Which lines in the entries below contain the word "located"? Filter them out and copy each one in full.

───── INFORMATION SUPPLIED

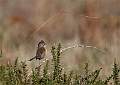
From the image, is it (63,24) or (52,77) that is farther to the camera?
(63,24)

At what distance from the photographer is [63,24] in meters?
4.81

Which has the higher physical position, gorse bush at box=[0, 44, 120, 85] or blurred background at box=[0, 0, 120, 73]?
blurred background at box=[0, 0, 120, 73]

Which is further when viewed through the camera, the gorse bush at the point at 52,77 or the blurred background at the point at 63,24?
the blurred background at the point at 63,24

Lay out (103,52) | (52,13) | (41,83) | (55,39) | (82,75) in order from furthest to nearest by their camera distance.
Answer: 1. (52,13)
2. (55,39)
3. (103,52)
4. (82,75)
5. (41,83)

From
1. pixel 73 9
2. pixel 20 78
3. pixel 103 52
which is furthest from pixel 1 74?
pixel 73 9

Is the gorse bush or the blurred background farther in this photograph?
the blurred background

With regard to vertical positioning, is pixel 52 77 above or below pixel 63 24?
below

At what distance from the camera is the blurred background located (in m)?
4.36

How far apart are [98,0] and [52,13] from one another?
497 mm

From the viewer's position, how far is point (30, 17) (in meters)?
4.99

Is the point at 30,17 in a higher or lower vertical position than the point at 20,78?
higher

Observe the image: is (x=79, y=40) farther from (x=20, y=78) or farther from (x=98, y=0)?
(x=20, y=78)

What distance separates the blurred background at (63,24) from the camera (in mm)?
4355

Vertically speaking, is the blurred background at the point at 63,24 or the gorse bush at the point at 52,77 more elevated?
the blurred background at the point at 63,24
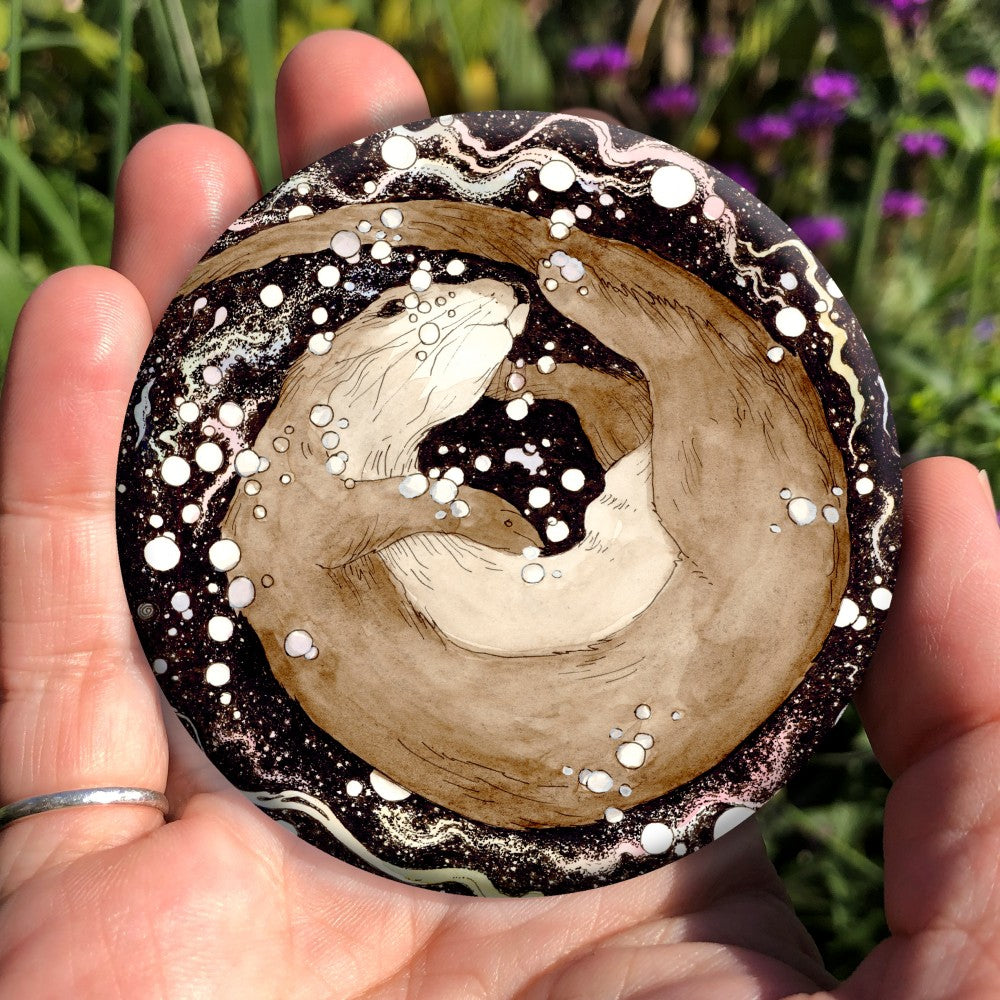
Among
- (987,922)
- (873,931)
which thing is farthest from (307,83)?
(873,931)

──────────
───── INFORMATION SUPPLIED

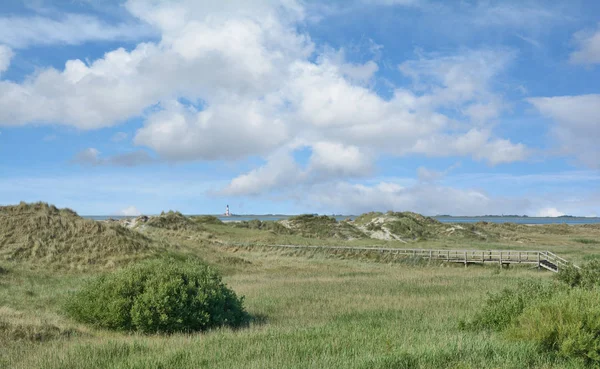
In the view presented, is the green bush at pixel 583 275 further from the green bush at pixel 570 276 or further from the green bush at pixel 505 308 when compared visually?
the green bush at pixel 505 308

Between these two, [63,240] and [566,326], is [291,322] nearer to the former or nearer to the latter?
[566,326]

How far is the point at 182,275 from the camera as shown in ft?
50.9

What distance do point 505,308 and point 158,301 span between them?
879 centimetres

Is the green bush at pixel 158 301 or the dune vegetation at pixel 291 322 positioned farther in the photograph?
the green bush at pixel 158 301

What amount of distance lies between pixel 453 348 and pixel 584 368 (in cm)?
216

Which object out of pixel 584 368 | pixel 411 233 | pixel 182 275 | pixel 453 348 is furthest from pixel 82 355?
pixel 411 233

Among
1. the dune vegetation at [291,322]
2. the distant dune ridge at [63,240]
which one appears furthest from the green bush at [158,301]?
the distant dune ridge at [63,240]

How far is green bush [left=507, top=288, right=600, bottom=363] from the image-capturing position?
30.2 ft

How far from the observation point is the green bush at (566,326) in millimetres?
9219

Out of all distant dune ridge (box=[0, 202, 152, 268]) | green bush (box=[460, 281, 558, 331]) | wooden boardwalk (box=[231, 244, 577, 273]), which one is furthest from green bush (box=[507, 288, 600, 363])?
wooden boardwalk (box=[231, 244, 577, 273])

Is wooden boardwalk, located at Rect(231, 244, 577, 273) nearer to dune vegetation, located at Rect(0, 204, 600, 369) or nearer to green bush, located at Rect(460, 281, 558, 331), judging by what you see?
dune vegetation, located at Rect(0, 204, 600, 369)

──────────
───── INFORMATION SUPPLIED

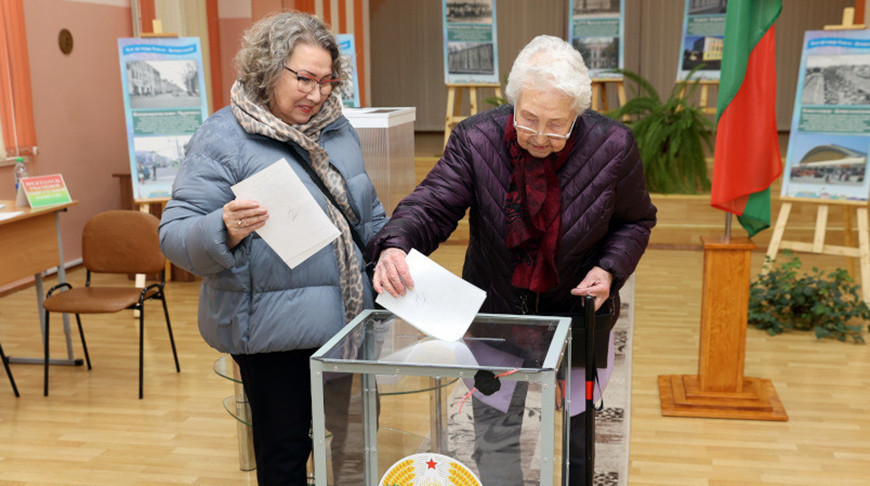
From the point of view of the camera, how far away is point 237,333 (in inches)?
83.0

──────────

### RESULT OF THE EXERCISE
At what distance from the camera is the blurred background located (in m)?
Is wooden boardwalk, located at Rect(231, 244, 577, 273) nearer to dune vegetation, located at Rect(0, 204, 600, 369) or nearer to green bush, located at Rect(460, 281, 558, 331), judging by what you see?
dune vegetation, located at Rect(0, 204, 600, 369)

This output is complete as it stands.